Working hours and performance objectives for police officers should be normalized, the Taiwan Police Union said yesterday, calling for the hiring of additional officers to remedy chronic overwork.
“Work hours should be normalized so that police officers can freely exercise their right to decide whether to work overtime. Even though officers are supposed to work only eight hours a day ‘in principle,’ the reality is that they now work a minimum of 12 hours per day, as overtime has become normalized,” Taiwan Police Union executive director Hsiao Nung-yu (蕭農瑀) said.
Most police forces put a ceiling on the amount of pay or compensatory leave that can be provided for working overtime, instead giving “good service” awards to officers who go over the ceiling, Hsiao said.
She attributed the additional overtime to a chronic failure to replace retiring police officers.
“Given the amount of work, there should be about 100,000 police officers nationwide, but there are only about 60,000, with plans to increase the number to about 70,000,” she said, adding that the 100,000 figure was based on reference standards for local police forces set by the Ministry of the Interior.

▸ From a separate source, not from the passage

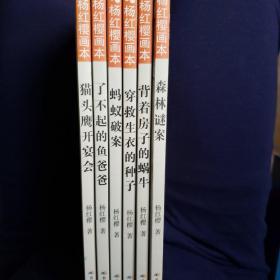杨红樱画本 科学童话系列 6本合售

Performance standards calling for more cases to be solved are also unreasonable, she said, calling on the National Police Agency to hold talks with lower-ranking officers on revising the standards.
Frequent orders to solve a fixed number of certain case types within a short time span also puts pressure on officers to concentrate on cases involving illegal firearms, stolen vehicles and gambling dens, only reporting their successes when they receive updated orders and quotas, she said.
While the union is seeking talks with the National Police Agency on improving working conditions, it is technically an association devoted to protecting police officers’ labor rights, as it is illegal for police officers to join a formal union.